* TASK STATEMENT: Please rewrite the FlexRay passage from "As an example, we" up to and including "a FRAME_HEADER parameter.", switching every "global clock" to "system clock".

* READING TEXT:
We note here that the FlexRay specification does not claim to use the precise SDL semantics (in fact, it claims that it may not do so). Given that the specification is at the detail level of a reference implementation, this is not surprising, as the use of event queues would be infeasible in a hardware implementation. The specification does however not give any guidelines on how to interpret the diagrams, which is why we have taken the official SDL semantics as a starting point.
Using the simplified semantics, the SDL diagrams in Chapter 7.2 of [8] were translated into mCRL2 code (using a slightly altered syntax, see appendix A).
As an example, we show the part of the mCRL2 code that models the 'coldstart collision resolution' diagram in the specification ( -SyncCalcResult. This event is emitted by the clock synchronisation process, just before a new communication cycle starts. We assume a global clock with a resolution of one bit, of which the ticks are modelled by the bit actions. Rather than waiting for four SyncCalcResult events, we instead look at the global clock to decide when four cycles have passed. -header received on A/B. This event is emitted by CODEC right after a frame header has been received. It is modelled using the decode action with a FRAME_HEADER parameter.

* DATA RECORDS:
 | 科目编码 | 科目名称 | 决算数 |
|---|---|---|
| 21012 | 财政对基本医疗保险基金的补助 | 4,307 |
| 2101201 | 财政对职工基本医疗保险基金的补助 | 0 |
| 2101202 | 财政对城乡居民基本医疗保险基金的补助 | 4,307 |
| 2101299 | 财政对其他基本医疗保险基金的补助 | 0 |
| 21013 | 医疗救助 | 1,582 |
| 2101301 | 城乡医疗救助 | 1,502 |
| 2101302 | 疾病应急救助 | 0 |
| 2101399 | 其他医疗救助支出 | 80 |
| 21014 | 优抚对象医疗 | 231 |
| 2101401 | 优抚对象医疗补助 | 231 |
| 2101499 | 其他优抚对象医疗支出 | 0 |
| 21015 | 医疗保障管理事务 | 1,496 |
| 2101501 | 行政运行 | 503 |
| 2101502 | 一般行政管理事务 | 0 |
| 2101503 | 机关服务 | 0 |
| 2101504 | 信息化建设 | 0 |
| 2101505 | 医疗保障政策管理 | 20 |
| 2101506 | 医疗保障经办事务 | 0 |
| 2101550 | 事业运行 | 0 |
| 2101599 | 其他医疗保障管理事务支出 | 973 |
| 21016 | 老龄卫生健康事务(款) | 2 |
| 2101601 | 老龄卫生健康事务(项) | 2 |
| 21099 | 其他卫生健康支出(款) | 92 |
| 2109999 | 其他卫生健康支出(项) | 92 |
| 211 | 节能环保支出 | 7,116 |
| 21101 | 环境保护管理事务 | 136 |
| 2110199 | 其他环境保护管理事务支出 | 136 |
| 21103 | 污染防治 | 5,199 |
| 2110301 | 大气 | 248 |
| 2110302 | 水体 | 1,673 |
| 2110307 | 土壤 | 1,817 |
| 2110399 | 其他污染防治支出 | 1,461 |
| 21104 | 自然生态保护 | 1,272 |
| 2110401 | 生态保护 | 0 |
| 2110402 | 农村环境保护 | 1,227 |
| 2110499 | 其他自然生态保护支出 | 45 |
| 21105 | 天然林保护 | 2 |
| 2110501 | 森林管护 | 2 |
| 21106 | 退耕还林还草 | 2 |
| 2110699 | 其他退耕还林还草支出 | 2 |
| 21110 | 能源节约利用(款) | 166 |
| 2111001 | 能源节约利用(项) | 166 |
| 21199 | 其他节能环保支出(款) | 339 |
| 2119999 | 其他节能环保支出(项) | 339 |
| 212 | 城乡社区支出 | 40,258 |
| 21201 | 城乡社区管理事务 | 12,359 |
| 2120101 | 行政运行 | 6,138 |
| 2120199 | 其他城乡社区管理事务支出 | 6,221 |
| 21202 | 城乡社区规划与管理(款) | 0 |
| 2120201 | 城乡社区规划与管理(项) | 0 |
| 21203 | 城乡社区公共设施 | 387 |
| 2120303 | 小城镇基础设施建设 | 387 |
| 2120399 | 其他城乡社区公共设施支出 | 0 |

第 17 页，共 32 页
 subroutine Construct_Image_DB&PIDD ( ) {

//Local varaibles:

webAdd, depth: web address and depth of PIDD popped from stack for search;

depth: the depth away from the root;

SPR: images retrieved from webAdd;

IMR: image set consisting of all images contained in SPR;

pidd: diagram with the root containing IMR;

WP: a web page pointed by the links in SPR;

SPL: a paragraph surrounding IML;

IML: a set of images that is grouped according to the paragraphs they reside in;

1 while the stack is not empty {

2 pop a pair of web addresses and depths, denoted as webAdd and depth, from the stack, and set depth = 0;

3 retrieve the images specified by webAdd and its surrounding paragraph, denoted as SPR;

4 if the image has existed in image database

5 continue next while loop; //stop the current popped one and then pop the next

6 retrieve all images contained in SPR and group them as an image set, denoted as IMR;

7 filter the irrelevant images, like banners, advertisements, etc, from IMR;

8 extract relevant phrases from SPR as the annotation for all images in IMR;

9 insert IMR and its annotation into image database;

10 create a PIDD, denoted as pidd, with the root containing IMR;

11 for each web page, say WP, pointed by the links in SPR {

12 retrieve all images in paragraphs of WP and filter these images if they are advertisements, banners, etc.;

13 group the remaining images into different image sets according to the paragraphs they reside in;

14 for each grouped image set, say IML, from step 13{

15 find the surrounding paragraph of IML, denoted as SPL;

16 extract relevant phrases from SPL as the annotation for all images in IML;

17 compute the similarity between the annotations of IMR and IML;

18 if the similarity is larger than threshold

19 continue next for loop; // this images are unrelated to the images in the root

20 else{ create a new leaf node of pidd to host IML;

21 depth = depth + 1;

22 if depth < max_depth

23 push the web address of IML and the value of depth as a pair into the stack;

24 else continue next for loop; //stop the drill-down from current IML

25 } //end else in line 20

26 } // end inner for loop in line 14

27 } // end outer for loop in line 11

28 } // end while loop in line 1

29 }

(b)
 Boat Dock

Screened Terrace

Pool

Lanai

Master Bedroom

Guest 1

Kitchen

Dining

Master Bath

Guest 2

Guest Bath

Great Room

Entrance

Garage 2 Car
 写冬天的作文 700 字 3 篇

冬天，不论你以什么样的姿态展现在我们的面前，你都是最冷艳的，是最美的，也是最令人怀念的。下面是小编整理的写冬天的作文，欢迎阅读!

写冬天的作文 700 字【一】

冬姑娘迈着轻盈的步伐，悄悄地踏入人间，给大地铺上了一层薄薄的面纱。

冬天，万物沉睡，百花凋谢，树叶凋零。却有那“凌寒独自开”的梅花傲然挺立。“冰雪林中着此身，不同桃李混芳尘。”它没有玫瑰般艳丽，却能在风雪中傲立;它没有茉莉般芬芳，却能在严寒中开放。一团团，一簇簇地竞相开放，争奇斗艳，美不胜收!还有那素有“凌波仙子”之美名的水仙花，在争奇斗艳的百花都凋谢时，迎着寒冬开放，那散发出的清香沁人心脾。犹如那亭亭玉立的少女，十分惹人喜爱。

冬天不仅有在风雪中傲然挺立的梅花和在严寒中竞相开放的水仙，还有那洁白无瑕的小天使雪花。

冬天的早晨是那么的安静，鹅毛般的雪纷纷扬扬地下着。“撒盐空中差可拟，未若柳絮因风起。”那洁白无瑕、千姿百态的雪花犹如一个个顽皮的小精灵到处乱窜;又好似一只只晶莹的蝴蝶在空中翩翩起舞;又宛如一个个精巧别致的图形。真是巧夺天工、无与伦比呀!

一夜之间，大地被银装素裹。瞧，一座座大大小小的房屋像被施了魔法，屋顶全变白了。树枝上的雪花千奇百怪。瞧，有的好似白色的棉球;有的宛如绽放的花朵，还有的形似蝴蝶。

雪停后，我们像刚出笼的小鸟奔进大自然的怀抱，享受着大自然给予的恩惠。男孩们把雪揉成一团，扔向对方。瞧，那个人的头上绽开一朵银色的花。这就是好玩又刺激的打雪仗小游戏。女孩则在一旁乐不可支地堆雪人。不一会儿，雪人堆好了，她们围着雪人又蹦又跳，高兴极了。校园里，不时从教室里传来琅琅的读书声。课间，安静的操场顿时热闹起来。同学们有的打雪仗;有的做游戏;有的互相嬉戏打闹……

* YOUR RESPONSE:
As an example, we show the part of the mCRL2 code that models the 'coldstart collision resolution' diagram in the specification ( -SyncCalcResult. This event is emitted by the clock synchronisation process, just before a new communication cycle starts. We assume a system clock with a resolution of one bit, of which the ticks are modelled by the bit actions. Rather than waiting for four SyncCalcResult events, we instead look at the system clock to decide when four cycles have passed. -header received on A/B. This event is emitted by CODEC right after a frame header has been received. It is modelled using the decode action with a FRAME_HEADER parameter.